The corn was shared around ceremoniously. Even as mature adults, we knew and respected the unofficial ritual of saving the best to last. Some of us considered this to be pumpkin pie, but the more educated of us simply saw that as the spoils of war. It was the meat that satiated our hunger in ways we could never have imagined. Our respect for the hunter-gatherers had grown tenfold when we discovered the thrill of the chase, and kill, for ourselves. We knew it was their land – their territory. But it was ours too. We had to live, survive, and die together. It was the only way.

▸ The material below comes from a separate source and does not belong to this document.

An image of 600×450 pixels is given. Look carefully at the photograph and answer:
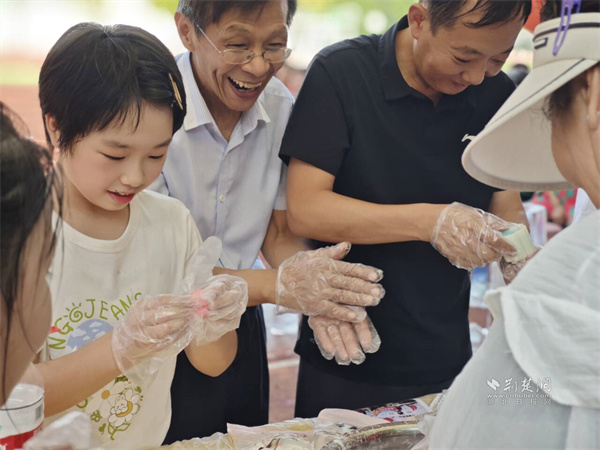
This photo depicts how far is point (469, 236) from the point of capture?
145cm

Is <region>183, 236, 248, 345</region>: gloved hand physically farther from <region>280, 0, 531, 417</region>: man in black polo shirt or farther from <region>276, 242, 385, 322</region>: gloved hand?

When something is important, or we want to cut though the stuff that isn’t, we talk about ‘the meat of the matter’. Not the corn, the greens, or even the pie, nice though as all that is. The meat. That’s where the sustenance is. There is talk in the North of a creature called the Wendigo. The hunter-gatherers fear it. They say it was once one of their own, but ate of their own flesh. But now, as we had become meat eaters, we perhaps understood the power that came with the consumption of any flesh. It had helped us grow stronger. It was said that the pursuit of meat is what had enabled us to walk taller. It wasn’t just an important symbol for us, on this day of the feast. It was important for all our kind.
Of course, not all felt that way. Some still preferred a simpler life. They lived on what could be grown and foraged, as they always had done. There was a gentleness to that life that we all respected. But in our hearts, those of us gathered here and now, knew there was no turning back. We hunted to live, but we also lived to hunt in many ways. Our new lives, perhaps even our futures depended on it.
There was still an element of danger in any hunt. We had to find the right group of animals, few in number, isolated from others, preferably with their kin, and not disturbed by our presence . A scout would be sent out to find and survey them. Even now, occasionally, the scout would not return. But more often than not, they did. And the more times they came back, the better we got at what came next. The hunt. The kill. It was waiting for the right moment to strike. We would stay poised until they had settled, ready to eat and drink. They spread themselves out on the ground, facing inward towards each other, protected from the ground by thick, warm skins. It was then that they were most at ease, complete disarmed and relaxed.
We had learnt to strike fast. Our unsheathed spurs sought out the points where blood would flow freely. Our sharpest points found their softest parts. We knew our size and power startled them and was enough to hold them in our gaze long enough to strike. And strike we did, with heavy beats of our outstretched limbs. With enough of us, it didn’t take long if we had the element of surprise. And we always had the element of surprise. Not long after the deed was done, we would gather around our fallen prey. We would give thanks, and then we would eat. Both them, and what they had brought with them. For some reason, their corn, their greens – they always tasted better than what we could procure ourselves. And pie had always been beyond us. We picnicked in the wild, just as we always had – and as our prey had intended to.
There was of course one thing they brought with them that we didn’t consume. The sacrifice we called it. Perhaps the fear of the hunter-gatherers’ Wendigo lived in us too. Whatever it was, and despite the strength and power we had found through the consuming of flesh, we couldn’t eat our own – just as it was abhorrent to the hunter-gatherers, the people to eat their own kind. They ate us, and we eat them, but not each other. Just so you understand though, it’s about respect, not fear. After all, we’re turkeys, not chicken.